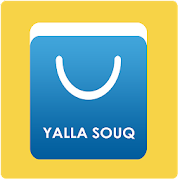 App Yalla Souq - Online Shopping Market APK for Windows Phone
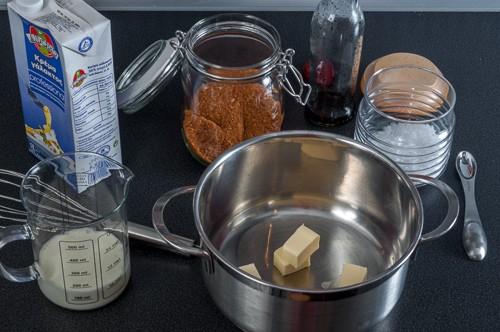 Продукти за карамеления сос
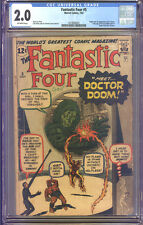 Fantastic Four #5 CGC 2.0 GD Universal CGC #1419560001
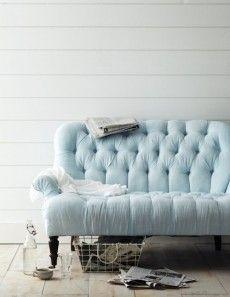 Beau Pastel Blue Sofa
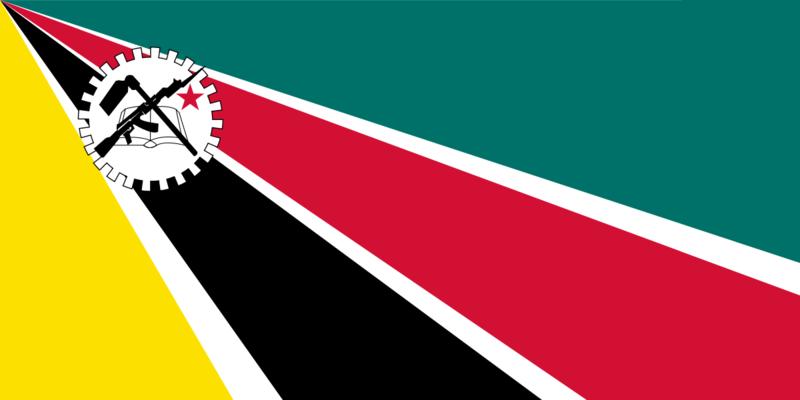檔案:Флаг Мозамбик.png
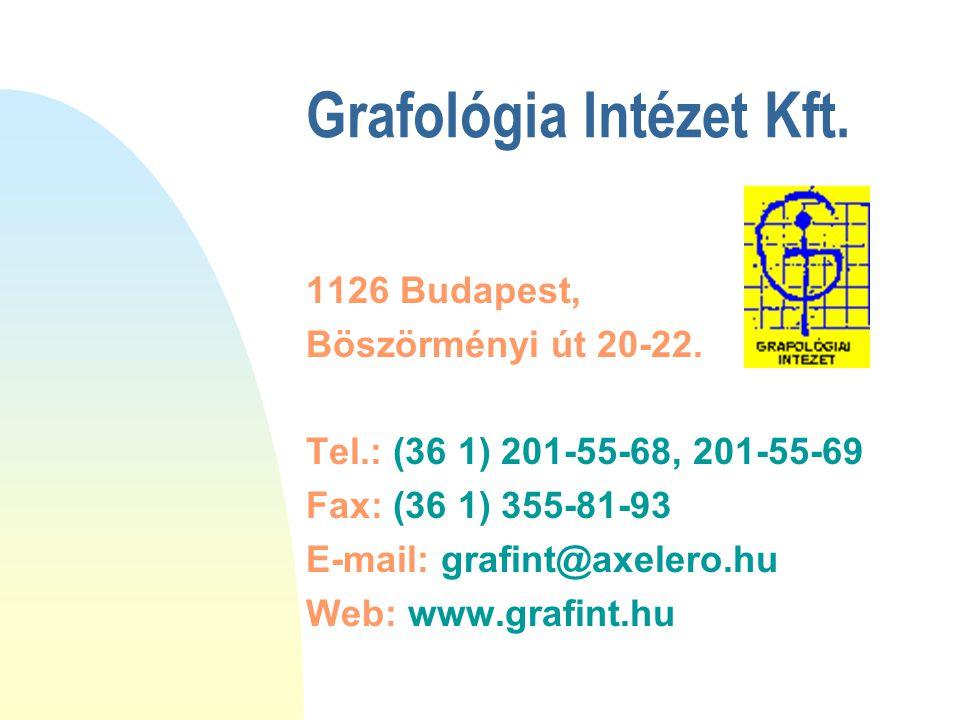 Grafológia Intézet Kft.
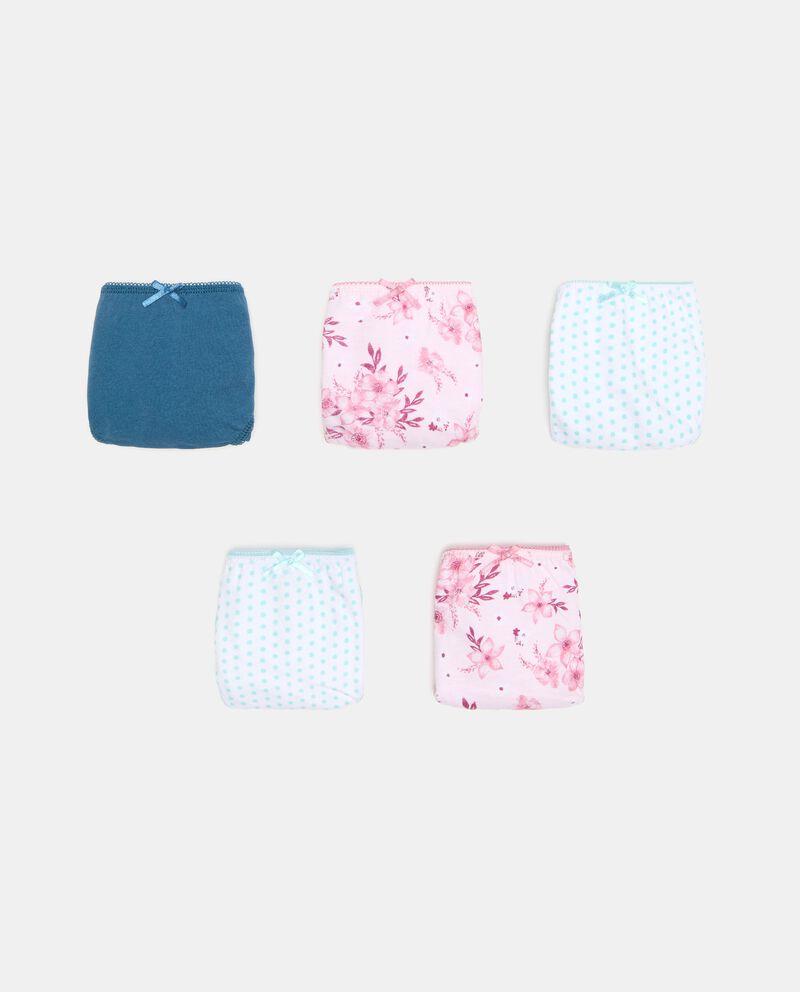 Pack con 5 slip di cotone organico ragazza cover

---

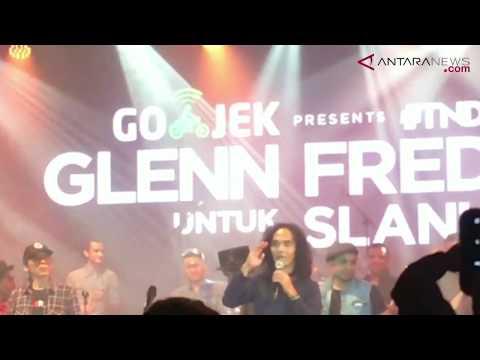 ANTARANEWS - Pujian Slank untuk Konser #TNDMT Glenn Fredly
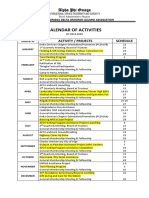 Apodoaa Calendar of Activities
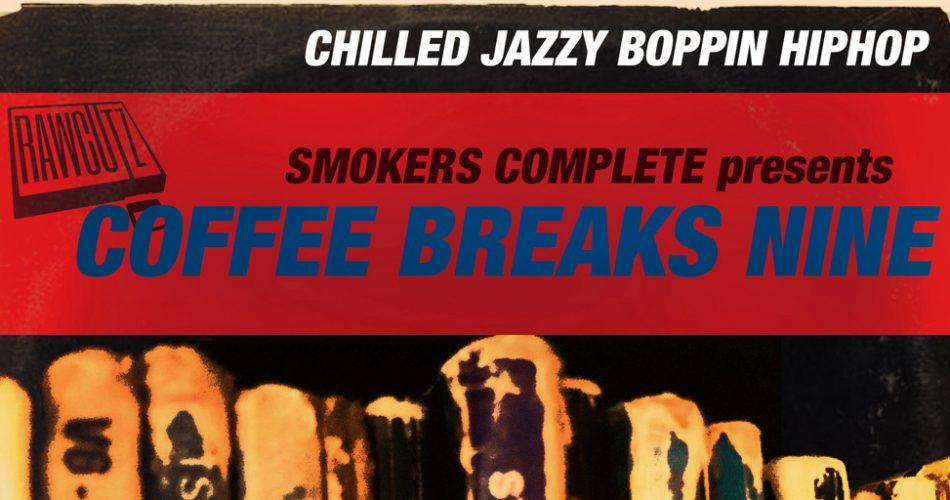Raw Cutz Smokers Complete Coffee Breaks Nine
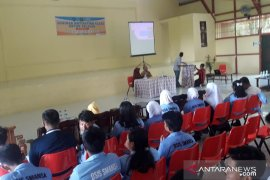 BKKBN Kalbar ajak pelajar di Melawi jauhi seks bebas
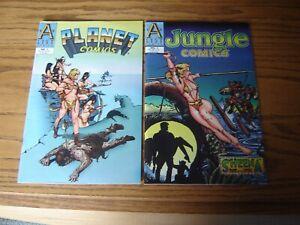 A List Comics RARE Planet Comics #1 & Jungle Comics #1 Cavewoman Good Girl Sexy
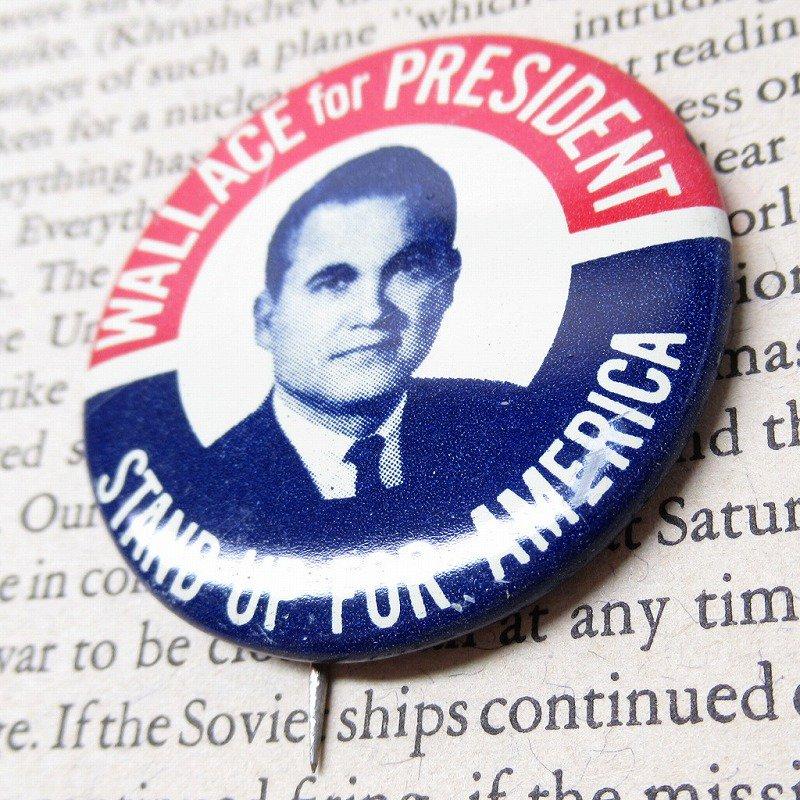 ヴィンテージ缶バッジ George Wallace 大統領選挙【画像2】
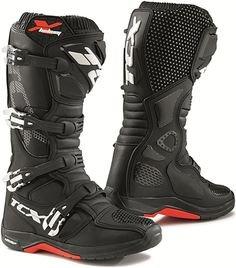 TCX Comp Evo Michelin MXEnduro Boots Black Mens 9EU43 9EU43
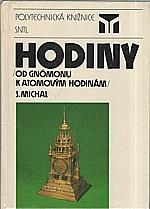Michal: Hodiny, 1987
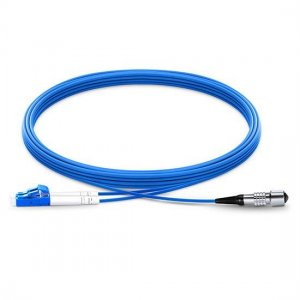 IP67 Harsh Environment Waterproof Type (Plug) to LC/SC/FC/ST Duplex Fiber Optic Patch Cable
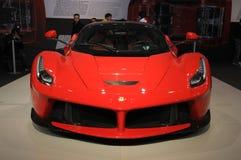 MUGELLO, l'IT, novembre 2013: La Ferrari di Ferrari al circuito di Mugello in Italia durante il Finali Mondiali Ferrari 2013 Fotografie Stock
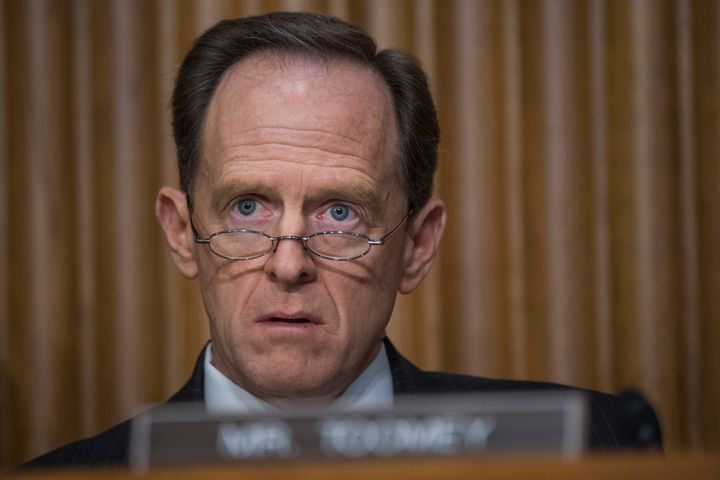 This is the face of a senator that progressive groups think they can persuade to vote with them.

...

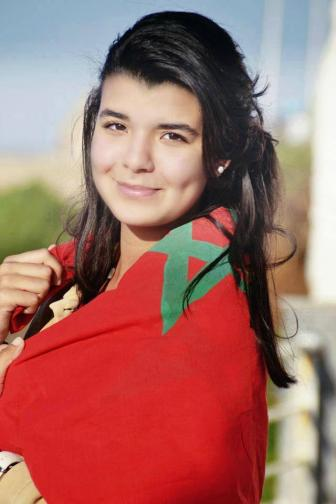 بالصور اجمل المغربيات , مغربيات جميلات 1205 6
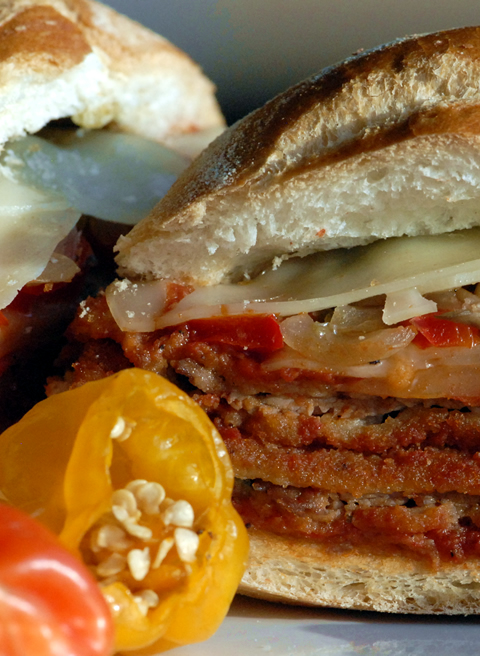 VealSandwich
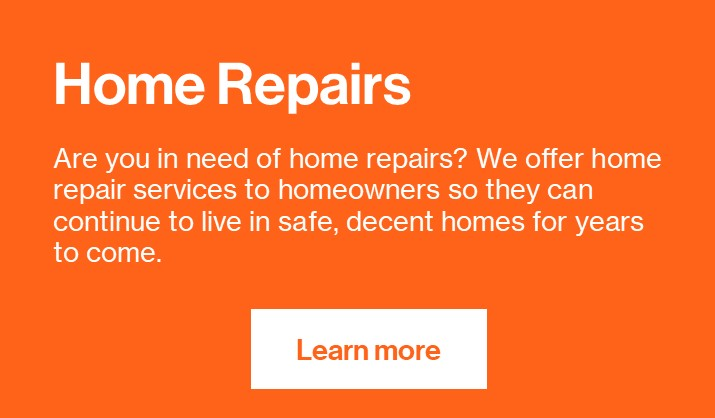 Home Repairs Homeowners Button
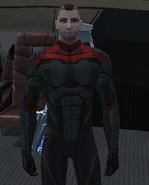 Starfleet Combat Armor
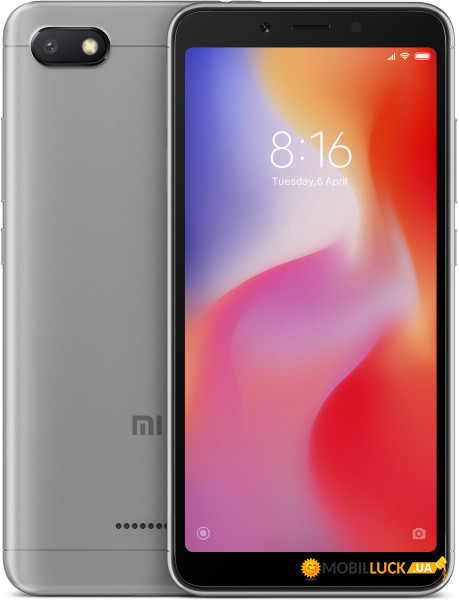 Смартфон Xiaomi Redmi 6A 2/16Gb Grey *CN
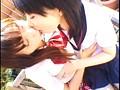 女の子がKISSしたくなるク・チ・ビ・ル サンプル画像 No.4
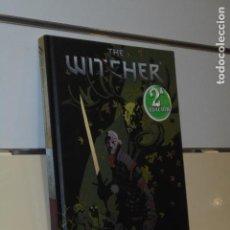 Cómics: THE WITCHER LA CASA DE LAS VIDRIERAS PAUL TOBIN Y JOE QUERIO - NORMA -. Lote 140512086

**PROBLEM TO WORK ON:** Only one stretch of the entries above is needed: the lines from the one containing "App Yalla Souq" through the one containing "Pack con 5 slip". Copy it exactly, without the pictures.

**RESULT:**
 App Yalla Souq - Online Shopping Market APK for Windows Phone
 Продукти за карамеления сос
 Fantastic Four #5 CGC 2.0 GD Universal CGC #1419560001
 Beau Pastel Blue Sofa
檔案:Флаг Мозамбик.png
 Grafológia Intézet Kft.
 Pack con 5 slip di cotone organico ragazza cover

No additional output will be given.